Ho trovato, nella lettura di questo libro, anche similitudini con alcune voci della poesia italiana contemporanea: penso per esempio al lavoro su uomo e natura che sta portando avanti da anni Nina Maroccolo con le sue Macerazioni.

Al centro della natura, come si è detto, c’è l’uomo: ferito anche lui, come la natura che egli stesso ha ferito e continua a ferire, l’uomo che pare non avere imparato nulla dalla storia, che pare indifferente alla memoria.
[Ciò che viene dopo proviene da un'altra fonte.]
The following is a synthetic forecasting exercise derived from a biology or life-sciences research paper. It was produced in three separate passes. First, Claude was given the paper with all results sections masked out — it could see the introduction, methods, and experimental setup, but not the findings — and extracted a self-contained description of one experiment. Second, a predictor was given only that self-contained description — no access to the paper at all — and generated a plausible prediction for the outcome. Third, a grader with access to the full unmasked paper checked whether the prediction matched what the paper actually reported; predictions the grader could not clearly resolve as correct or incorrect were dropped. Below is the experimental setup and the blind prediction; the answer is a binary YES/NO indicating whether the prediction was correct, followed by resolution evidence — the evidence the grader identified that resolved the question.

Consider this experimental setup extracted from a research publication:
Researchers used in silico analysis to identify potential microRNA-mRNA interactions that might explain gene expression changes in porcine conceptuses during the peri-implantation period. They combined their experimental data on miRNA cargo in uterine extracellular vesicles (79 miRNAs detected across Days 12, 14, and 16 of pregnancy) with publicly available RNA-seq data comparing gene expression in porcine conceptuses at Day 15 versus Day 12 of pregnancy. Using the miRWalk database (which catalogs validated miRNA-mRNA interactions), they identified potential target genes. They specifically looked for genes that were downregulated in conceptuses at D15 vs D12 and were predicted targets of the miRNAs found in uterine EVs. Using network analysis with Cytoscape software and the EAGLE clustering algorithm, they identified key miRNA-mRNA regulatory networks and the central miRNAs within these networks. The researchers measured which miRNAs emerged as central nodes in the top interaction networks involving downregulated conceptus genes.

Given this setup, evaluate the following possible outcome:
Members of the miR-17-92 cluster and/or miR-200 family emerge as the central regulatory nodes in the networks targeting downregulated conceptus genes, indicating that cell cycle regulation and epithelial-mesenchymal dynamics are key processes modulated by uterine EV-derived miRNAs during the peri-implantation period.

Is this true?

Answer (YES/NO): NO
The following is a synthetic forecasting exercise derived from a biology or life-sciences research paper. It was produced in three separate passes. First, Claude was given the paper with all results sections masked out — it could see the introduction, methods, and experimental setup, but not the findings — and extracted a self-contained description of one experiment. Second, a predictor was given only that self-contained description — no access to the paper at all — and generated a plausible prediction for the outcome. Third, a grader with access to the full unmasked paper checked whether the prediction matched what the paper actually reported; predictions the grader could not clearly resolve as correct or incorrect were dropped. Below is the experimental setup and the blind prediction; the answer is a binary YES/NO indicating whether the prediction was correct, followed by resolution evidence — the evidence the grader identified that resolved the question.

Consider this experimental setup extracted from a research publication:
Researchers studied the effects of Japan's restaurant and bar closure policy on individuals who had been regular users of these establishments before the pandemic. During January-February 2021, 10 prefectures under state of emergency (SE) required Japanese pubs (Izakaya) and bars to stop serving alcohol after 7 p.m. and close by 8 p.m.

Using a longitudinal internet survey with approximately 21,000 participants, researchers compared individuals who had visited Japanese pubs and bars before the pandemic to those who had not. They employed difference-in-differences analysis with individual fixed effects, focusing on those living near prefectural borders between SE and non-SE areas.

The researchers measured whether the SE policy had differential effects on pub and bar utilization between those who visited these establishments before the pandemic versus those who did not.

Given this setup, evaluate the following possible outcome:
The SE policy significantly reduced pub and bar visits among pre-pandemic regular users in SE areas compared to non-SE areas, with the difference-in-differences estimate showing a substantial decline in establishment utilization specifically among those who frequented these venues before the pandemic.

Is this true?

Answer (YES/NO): YES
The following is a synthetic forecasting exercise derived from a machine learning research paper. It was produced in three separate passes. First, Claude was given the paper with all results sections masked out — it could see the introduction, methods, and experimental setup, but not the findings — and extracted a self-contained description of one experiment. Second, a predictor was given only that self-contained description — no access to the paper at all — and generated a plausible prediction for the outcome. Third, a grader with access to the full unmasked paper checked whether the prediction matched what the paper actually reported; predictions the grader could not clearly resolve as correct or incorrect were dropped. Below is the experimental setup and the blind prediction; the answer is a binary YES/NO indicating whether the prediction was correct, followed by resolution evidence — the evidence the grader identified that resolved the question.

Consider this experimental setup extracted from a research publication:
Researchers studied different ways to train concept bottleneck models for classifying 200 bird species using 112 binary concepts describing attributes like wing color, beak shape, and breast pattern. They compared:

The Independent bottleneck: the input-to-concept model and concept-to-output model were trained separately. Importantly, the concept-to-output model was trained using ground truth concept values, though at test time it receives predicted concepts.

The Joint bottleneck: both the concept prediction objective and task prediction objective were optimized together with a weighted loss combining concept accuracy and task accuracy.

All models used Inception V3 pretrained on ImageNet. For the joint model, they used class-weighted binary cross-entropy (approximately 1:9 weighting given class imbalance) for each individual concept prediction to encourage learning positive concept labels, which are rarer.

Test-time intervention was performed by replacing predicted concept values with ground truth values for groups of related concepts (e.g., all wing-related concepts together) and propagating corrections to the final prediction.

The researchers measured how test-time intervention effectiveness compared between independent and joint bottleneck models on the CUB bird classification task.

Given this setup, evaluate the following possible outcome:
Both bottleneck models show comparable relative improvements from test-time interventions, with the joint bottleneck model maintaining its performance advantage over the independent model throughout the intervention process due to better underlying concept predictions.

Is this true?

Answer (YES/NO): NO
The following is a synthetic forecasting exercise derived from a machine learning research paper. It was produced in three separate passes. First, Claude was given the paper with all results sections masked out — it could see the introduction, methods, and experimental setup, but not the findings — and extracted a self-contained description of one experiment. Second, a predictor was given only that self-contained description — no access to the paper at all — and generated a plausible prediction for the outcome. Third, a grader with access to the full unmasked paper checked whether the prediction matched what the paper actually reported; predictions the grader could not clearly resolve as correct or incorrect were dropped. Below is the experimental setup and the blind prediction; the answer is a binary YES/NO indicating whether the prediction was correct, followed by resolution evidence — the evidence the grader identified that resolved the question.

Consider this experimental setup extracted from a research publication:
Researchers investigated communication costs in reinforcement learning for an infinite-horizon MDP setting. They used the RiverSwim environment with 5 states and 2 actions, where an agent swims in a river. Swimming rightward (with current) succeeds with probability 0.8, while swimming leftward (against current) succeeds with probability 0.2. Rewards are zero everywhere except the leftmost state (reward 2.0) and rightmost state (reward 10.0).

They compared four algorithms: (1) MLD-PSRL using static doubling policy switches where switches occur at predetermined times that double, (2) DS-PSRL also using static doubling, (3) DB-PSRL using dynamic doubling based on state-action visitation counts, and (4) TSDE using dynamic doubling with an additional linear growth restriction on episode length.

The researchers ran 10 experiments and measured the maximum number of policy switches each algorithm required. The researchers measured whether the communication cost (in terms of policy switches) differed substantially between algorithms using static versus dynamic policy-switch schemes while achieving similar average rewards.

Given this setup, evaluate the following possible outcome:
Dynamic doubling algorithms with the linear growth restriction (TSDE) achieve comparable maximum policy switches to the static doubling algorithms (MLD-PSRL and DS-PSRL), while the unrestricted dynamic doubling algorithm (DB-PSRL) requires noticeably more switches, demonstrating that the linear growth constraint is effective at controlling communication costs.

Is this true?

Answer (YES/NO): NO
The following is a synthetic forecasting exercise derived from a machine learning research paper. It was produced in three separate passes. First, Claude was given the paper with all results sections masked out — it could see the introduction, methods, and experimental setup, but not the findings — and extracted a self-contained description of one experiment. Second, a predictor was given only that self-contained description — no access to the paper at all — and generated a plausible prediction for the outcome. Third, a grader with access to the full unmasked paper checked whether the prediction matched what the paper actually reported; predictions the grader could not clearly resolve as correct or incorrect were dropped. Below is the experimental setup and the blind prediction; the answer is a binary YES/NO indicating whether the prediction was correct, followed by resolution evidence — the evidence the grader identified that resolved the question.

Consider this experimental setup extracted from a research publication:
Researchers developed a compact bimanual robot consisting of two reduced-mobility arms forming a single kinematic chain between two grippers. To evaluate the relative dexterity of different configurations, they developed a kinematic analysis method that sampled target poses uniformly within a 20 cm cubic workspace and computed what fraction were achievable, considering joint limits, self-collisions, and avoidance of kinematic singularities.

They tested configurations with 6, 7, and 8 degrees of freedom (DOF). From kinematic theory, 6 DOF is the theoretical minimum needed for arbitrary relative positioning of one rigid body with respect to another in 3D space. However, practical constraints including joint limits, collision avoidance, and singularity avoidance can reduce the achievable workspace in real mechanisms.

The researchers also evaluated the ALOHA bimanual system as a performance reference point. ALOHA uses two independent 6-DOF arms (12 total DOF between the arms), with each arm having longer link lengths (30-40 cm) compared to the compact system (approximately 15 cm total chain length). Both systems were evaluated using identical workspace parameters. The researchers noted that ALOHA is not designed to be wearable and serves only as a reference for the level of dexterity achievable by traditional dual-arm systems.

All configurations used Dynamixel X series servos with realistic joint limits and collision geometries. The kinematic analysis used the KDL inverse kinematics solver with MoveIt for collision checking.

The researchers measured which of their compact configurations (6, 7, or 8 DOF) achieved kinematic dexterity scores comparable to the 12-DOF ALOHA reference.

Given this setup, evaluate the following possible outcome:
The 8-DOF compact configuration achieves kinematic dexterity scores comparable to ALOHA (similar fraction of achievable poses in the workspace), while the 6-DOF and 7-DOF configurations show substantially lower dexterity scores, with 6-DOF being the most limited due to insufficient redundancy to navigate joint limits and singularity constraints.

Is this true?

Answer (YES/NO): YES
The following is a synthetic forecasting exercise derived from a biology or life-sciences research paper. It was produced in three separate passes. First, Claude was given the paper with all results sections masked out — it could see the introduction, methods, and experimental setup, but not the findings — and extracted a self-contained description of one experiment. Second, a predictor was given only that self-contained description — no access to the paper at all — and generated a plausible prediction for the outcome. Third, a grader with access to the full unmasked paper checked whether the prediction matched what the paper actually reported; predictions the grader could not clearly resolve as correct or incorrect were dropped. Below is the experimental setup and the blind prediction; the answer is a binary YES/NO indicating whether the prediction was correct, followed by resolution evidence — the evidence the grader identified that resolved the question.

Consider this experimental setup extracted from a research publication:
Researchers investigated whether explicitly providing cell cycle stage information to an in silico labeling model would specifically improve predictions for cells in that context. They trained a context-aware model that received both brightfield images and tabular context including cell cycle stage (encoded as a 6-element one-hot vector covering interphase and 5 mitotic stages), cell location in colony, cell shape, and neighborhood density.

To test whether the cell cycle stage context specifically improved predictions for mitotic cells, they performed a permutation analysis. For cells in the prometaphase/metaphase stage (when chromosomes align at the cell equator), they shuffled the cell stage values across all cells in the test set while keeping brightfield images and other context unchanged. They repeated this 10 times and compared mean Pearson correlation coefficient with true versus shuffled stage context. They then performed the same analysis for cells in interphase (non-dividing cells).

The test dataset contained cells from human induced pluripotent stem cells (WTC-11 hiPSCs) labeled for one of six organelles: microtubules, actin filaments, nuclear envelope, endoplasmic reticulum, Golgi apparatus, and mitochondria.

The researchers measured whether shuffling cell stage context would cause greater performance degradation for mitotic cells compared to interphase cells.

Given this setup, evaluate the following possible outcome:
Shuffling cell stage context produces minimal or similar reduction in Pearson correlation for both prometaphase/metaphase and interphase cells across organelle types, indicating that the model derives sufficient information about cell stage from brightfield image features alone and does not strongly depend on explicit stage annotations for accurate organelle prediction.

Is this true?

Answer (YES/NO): NO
Con Tutti gli occhi che ho aperto Franca Mancinelli vuole ammonirci su questo: partire dallo sguardo sul presente e sugli orrori di cui è lastricato, dare un senso alla memoria, per non disperderne il valore e per non ripetere gli errori del passato: la sua è una raccolta notevole spessore semantico e di cristallino valore, che la conferma come una delle voci poetiche italiane più significative della sua generazione, ma non solo.

 

Foto Dino Ignani

 

 

Franca Mancinelli è autrice di quattro libri di poesia: Mala kruna (Manni, 2007 -premio opera prima Laudomia Bonanni e Giuseppe Giusti), Pasta madre (con una nota di Milo De Angelis, Nino Aragno, 2013 -premio Alpi Apuane, Carducci, Ceppo-giovani), Libretto di transito (Amos edizioni, 2018), e Tutti gli occhi che ho aperto (Marcos y Marcos, 2020). Una silloge di suoi testi è compresa in Nuovi poeti italiani 6, a cura di Giovanna Rosadini (Einaudi, 2012) e con introduzione di Antonella Anedda, nel Tredicesimo quaderno italiano di poesia contemporanea, a cura di Franco Buffoni (Marcos y Marcos, 2017). Traduzioni di suoi testi sono apparse su riviste e antologie straniere. Ha partecipato ad alcuni progetti internazionali, tra cui Chair Poet in Residence (Calcutta, 2019) e Refest – Images and Words on Refugee Routes (2018) da cui è nato Taccuino croato, ora in Come tradurre la neve (AnimaMundi edizioni, 2019). Con traduzione inglese di John Taylor sono usciti in Usa per The Bitter Oleander Press, The Little Book of Passage (2018) -traduzione di Libretto di transito– e At an Hour’s Sleep from Here: Poems (2007-2019), una raccolta dei suoi primi due libri con alcuni inediti.